1 files changed, 3 insertions, 4 deletions
diff --git a/tensorflow/compiler/xla/service/gpu/nvptx_compiler.cc b/tensorflow/compiler/xla/service/gpu/nvptx_compiler.cc
index f6325b3368..dfdcf1875d 100644
--- a/tensorflow/compiler/xla/service/gpu/nvptx_compiler.cc
+++ b/tensorflow/compiler/xla/service/gpu/nvptx_compiler.cc
@@ -208,10 +208,6 @@ Status OptimizeHloModule(HloModule* hlo_module, se::StreamExecutor* stream_exec,
     pipeline.AddInvariantChecker<HloVerifier>(/*layout_sensitive=*/false,
                                               /*allow_mixed_precision=*/false);
     pipeline.AddPass<CudnnConvolutionRewriter>();
-    // CudnnConvolutionRewriter may add instructions of the form
-    // reverse(constant), which it expects will be simplified by constant
-    // folding.
-    pipeline.AddPass<HloConstantFolding>();
     pipeline.AddPass<PadInsertion>();
     if (IsVoltaOrLater(*stream_exec)) {
       pipeline.AddPass<PadForTensorCores>();
@@ -219,6 +215,9 @@ Status OptimizeHloModule(HloModule* hlo_module, se::StreamExecutor* stream_exec,
       // pairs that TupleSimplifier fixes.

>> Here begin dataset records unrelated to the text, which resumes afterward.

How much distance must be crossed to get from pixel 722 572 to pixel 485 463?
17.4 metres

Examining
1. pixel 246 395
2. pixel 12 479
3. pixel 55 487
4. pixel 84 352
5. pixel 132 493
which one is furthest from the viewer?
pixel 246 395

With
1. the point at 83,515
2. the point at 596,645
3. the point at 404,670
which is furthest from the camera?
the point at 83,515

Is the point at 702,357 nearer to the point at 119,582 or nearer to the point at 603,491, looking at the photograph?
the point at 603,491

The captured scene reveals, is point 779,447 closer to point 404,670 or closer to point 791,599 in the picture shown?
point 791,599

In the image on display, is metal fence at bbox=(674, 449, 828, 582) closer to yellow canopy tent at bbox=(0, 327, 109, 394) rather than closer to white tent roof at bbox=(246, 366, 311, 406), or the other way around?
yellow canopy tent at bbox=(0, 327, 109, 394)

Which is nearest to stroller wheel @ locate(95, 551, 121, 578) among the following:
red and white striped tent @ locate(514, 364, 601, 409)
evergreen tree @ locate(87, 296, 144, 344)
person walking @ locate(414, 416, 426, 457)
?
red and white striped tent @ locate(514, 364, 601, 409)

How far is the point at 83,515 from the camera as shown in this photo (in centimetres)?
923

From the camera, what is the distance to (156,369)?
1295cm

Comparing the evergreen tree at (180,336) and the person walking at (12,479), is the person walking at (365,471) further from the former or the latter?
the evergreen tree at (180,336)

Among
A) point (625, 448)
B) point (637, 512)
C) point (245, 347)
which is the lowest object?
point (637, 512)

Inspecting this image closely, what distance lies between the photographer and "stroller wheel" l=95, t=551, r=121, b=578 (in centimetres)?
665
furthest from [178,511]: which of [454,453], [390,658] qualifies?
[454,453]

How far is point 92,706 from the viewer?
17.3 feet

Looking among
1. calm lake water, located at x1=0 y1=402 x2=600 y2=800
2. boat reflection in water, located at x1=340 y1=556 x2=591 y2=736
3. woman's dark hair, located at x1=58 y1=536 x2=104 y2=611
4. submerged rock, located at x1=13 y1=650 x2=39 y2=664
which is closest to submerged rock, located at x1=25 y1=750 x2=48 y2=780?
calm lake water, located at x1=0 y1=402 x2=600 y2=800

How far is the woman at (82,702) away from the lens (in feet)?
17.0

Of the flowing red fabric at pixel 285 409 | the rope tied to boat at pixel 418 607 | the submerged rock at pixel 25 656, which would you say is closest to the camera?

       pipeline.AddPass<TupleSimplifier>();
     }
+    // CudnnConvolutionRewriter, PadInsertion and PadForTensorCores may add
+    // instructions which can be simplified by constant folding.
+    pipeline.AddPass<HloConstantFolding>();
     TF_RETURN_IF_ERROR(pipeline.Run(hlo_module).status());
   }